(EXCERPTED PASSAGE begins)
Burwood Hospital generator project

 

Burwood Hospital was having a new Aged Care hospital wing built and this required a new boiler house to supply the enlarged campus. The new European manufactured  bio-mass boilers required a standby generator to be installed and integrated into the control system for the boiler, along with the associated generator control and monitoring systems.

 Installation

The chosen solution was a fully enclosed 650kVA generator that would be housed within the boiler house and would have an acoustically treated inlet to meet the local noise legislation. The exhaust system would have to be extended to exit out of the building’s roof, approx. length 25m. This required TDX to work with the builder to get the stack fabricated & located in the building at an early stage to allow the roof to be completed. Once the installation of the boiler assembly had progressed to a sufficient point we then installed the generator within the building along with the noise attenuators and connected the generator exhaust.

The generator controller was mounted remotely in the main switchboard room and allowed syncing to the grid to allow the generator to load shed if required by the local lines company in peak periods, it also allowed exported power to be metered.
(EXCERPTED PASSAGE ends)
(INFORMATION begins)
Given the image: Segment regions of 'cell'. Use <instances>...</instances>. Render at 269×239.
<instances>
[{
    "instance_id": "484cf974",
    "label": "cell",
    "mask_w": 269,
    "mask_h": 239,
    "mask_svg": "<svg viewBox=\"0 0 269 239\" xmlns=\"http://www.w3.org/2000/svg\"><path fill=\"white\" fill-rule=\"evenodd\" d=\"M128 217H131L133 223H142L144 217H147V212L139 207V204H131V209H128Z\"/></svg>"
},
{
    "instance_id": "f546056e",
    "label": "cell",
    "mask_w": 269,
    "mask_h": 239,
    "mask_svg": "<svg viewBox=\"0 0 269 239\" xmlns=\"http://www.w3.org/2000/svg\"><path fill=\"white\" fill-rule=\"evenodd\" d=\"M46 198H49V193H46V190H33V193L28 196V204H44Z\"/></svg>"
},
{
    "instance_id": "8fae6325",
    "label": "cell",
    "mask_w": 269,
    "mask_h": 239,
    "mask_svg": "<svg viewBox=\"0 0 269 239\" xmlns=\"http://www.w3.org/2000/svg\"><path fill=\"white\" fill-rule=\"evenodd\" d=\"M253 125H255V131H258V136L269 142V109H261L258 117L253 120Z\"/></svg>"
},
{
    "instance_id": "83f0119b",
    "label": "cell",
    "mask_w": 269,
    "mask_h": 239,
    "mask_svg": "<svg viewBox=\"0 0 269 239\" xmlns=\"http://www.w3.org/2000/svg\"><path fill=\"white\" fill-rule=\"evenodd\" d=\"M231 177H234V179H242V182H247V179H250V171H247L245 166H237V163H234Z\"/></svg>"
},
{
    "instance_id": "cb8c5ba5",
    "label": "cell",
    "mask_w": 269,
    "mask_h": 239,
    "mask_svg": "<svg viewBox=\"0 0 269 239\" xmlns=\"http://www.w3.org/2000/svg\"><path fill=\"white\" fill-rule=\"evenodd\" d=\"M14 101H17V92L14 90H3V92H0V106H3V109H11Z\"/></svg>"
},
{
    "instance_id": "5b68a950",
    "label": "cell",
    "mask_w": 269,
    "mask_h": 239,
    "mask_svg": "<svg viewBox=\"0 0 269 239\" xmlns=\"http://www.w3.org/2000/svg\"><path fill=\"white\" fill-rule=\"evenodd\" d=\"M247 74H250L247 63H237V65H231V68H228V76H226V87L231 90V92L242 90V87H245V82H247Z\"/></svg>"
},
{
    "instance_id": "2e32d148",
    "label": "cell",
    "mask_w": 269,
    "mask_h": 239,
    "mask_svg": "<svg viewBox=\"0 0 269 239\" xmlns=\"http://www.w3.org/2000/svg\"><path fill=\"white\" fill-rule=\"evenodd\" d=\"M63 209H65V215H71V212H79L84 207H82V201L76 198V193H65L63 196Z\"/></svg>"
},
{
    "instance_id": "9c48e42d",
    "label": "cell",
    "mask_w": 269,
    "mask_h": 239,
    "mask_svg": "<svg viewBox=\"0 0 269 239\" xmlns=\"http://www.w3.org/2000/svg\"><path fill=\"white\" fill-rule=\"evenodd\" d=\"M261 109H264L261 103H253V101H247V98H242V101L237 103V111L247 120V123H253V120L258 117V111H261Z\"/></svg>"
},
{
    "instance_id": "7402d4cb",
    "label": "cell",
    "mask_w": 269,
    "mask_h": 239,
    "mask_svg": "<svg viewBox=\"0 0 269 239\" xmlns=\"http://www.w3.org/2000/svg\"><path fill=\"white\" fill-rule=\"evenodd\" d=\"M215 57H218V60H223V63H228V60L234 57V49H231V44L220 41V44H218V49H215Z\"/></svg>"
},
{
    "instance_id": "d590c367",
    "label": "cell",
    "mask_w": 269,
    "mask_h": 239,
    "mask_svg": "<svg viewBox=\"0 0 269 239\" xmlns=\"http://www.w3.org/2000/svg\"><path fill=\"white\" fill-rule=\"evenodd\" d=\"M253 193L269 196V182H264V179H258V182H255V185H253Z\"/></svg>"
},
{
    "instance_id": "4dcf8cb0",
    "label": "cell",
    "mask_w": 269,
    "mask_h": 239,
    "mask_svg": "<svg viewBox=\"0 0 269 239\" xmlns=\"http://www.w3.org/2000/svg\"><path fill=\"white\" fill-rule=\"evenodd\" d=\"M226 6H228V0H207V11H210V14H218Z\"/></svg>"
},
(INFORMATION ends)
> REQUIRED WORK
Reproduce the whole Burwood Hospital generator project description word for word.

> SOLUTION BELOW
Burwood Hospital generator project

 

Burwood Hospital was having a new Aged Care hospital wing built and this required a new boiler house to supply the enlarged campus. The new European manufactured  bio-mass boilers required a standby generator to be installed and integrated into the control system for the boiler, along with the associated generator control and monitoring systems.

 Installation

The chosen solution was a fully enclosed 650kVA generator that would be housed within the boiler house and would have an acoustically treated inlet to meet the local noise legislation. The exhaust system would have to be extended to exit out of the building’s roof, approx. length 25m. This required TDX to work with the builder to get the stack fabricated & located in the building at an early stage to allow the roof to be completed. Once the installation of the boiler assembly had progressed to a sufficient point we then installed the generator within the building along with the noise attenuators and connected the generator exhaust.

The generator controller was mounted remotely in the main switchboard room and allowed syncing to the grid to allow the generator to load shed if required by the local lines company in peak periods, it also allowed exported power to be metered.